#### O que fazer:
A. Segundo o texto sobre as exportações brasileiras, qual foi a principal causa da transformação no perfil do comércio exterior do país?
B. Copie do texto sobre as exportações brasileiras o trecho que vai de "A contrapartida dessa" até "levantados pela Folha.".
C. Retome, por favor, o texto sobre as exportações brasileiras a partir do ponto em que ele termina.

#### Bloco de texto:
=-=-=
Peso de bens industrializados cai de 74% para 54% em dez anos; ferro e soja representam 25% das vendas externas
Concentração crescente de exportação brasileira em alguns poucos produtos primários preocupa analistas
A voraz demanda chinesa por commodities foi a principal causa de uma transformação radical no perfil do comércio exterior brasileiro. O peso das matérias-primas nas exportações totais do país praticamente dobrou ao longo da última década, saltando de 22,8% no primeiro semestre de 2000 para o recorde de 43,4% (o equivalente a US$ 38,7 bilhões) no mesmo período deste ano.
A contrapartida dessa tendência é que a participação dos bens industrializados (semimanufaturados e manufaturados) caiu de 74,4% para 54,4% do total, segundo dados do Ministério do Desenvolvimento, Indústria e Comércio Exterior levantados pela Folha.
=-=-=
#### Extrato de dados:
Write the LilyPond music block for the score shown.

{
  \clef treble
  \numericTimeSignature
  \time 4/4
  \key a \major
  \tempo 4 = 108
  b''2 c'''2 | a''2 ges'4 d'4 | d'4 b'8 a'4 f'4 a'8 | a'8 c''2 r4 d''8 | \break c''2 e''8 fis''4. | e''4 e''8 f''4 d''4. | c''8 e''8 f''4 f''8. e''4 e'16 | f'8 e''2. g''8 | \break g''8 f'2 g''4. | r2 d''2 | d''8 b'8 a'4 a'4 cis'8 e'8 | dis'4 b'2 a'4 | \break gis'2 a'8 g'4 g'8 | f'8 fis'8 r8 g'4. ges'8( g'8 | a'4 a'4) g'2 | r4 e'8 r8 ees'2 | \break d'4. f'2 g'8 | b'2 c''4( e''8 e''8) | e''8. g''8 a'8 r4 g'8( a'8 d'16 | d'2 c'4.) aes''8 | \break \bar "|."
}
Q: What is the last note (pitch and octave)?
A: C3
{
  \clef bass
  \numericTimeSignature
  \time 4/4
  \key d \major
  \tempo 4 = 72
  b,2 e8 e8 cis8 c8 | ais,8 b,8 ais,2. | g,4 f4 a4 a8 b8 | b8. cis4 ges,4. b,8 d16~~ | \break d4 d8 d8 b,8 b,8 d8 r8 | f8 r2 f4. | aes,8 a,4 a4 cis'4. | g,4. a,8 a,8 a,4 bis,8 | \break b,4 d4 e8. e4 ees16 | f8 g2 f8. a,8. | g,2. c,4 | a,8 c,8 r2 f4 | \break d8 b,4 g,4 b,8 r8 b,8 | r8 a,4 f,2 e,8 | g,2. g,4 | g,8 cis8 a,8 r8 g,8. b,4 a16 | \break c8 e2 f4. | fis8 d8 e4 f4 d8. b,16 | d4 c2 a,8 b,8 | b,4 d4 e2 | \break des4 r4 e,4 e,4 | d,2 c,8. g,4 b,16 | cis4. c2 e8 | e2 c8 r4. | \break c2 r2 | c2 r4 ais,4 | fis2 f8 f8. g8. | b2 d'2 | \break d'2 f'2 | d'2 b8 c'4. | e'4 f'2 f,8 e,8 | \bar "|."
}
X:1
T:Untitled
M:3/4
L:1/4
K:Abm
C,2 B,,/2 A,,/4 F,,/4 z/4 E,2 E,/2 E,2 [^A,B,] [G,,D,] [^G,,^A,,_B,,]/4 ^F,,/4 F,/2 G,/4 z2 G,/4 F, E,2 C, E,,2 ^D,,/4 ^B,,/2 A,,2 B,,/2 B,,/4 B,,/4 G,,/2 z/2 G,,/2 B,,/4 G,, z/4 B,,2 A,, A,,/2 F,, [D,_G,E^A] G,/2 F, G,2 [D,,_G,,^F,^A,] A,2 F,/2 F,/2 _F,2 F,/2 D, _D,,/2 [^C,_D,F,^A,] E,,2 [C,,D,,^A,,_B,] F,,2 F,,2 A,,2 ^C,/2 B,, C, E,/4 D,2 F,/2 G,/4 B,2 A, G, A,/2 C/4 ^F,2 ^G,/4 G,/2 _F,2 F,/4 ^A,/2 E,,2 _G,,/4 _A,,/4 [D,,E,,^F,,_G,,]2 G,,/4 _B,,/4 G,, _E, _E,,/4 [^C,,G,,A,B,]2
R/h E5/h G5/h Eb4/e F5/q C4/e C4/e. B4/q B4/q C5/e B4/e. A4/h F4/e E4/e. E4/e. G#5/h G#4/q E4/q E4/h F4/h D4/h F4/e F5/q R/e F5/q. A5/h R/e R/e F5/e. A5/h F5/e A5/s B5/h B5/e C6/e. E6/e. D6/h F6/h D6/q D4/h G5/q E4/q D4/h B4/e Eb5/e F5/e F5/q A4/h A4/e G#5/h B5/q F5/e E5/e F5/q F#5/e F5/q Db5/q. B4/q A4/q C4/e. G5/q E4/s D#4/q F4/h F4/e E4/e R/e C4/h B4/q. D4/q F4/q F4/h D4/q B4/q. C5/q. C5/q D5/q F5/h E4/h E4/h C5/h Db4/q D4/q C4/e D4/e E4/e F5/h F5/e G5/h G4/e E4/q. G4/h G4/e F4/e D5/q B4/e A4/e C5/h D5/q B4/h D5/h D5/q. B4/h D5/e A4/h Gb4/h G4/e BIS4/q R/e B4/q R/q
=-=-=
#### Respostas finais:
A. A voraz demanda chinesa por commodities.

B.
A contrapartida dessa tendência é que a participação dos bens industrializados (semimanufaturados e manufaturados) caiu de 74,4% para 54,4% do total, segundo dados do Ministério do Desenvolvimento, Indústria e Comércio Exterior levantados pela Folha.

C.
É quase consenso hoje que o apetite chinês por commodities agrícolas e metálicas veio como um bilhete premiado para o país. Contribuiu para o acúmulo de significativas reservas internacionais que hoje somam US$ 255 bilhões e ajudou a sustentar o bom desempenho da economia em anos recentes.
"O Brasil tem o privilégio de produzir o que a parte mais dinâmica do mundo, a Ásia, quer comprar", diz Octavio de Barros, diretor de estudos e pesquisas econômicas do Bradesco. Mas, dada a concentração crescente das exportações e a perda de competitividade externa da indústria nacional, há um risco de que o bilhete premiado do passado recente se transforme em ônus.
"A pauta de exportação brasileira ainda é bastante diversificada, o que é muito positivo. Mas tem havido uma concentração crescente em poucos produtos primários", diz Júlio Gomes de Almeida, economista do Instituto de Estudos para o Desenvolvimento Industrial. Dados do ministério corroboram o que diz Almeida.
O peso do minério de ferro na pauta de exportações bateu recorde em junho: 13,6% do total e mais do que o dobro do registrado em 2000.
Juntos, minério de ferro e soja representaram mais do que 25% das exportações totais em junho, ante cerca de 10% no início de 2000.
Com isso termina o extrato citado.